Poster Presentation The 45th Lorne Conference on Protein Structure and Function 2020

Understanding differences in mutation tolerance between populations at the sequence and structural level (#329)

Elston N Dsouza 1 2 , Michael A Silk 1 2 , Moshe Olshansky 1 , David B Ascher 1 2
  1. Baker Institute, South Yarra, VIC, Australia
  2. Department of Biochemistry and Molecular Biology, Bio21, Parkville, VIC, Australia

Genomic  sequencing  has the potential  to revolutionise personalized medicine,  however despite the decreasing time and  costs leading to exponential increases in  the amount of data available, over 80% is from  people of European background. However, there are large  differences between ethnicities, which has complicated the widespread translation of approaches developed using this data. We have aimed to identify regions in proteins across the human proteome that vary in  selective pressure across different ethnic populations.

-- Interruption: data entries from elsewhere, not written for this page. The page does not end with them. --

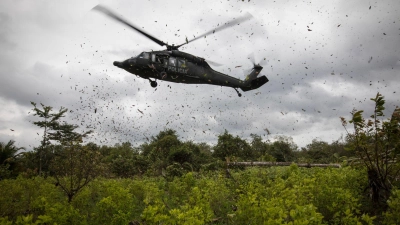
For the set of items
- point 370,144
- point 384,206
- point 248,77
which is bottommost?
point 384,206

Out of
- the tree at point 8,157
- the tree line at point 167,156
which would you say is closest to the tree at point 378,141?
the tree line at point 167,156

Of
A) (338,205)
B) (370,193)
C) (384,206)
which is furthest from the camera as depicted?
(370,193)

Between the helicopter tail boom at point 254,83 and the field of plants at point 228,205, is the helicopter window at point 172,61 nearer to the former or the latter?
the helicopter tail boom at point 254,83

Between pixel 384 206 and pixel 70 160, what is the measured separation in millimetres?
8218

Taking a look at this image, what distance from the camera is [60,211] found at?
439cm

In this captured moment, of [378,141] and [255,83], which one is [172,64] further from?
[378,141]

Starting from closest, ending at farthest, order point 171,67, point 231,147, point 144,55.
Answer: point 144,55 → point 171,67 → point 231,147

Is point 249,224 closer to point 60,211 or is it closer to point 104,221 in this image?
point 104,221

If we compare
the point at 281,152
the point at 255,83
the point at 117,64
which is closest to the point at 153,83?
the point at 117,64

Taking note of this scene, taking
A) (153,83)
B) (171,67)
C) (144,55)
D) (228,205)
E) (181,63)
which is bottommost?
(228,205)

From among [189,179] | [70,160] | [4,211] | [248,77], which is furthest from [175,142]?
[4,211]

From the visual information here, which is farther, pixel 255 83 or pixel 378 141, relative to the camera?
pixel 255 83

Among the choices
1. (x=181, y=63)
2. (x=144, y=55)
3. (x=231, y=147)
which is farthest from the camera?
(x=231, y=147)

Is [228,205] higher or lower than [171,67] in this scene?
lower
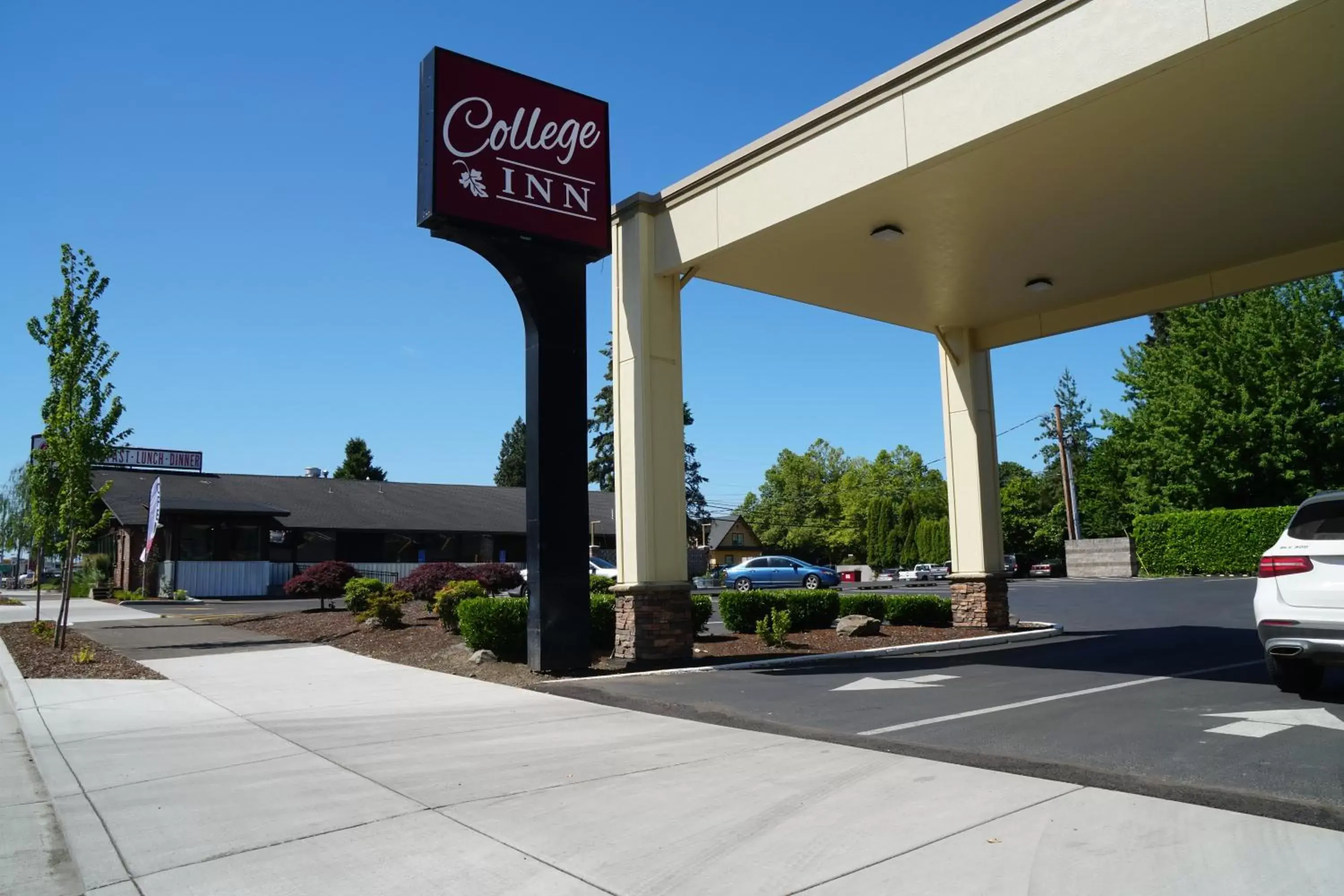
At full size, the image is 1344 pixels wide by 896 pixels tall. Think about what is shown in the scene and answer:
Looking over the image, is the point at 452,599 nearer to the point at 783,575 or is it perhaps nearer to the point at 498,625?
the point at 498,625

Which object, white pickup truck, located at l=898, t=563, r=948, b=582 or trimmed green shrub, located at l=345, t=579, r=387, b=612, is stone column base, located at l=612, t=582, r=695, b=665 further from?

Using 184,648 genomic sequences from gnomAD v2 and UK BioBank, we classified these into 8 distinct ethnicities. Using the Missense Tolerance Ratio (MTR); a direct estimate of purifying selection acting on a given region, selective pressure was measured at both the gene and protein residue level for each ethnic population.  Genes under differing selective pressure between ethnic populations featured significant deviations from neutral MTR scores. A statistical post-hoc analysis and multivariate outlier detection identified 132 canonical genes that have unique selective profiles across different ethnicities. These have been mapped to protein 3D structures in order to better understand the structural and mechanistic consequences to provide a clearer understanding of how selective pressure interplays with phenotype. Phenotypic data and disease status may be predicted with our population specific MTR scores using machine learning models, thereby highlighting differences in traits and disease susceptibility while incorporating ethnic-specific selective effects.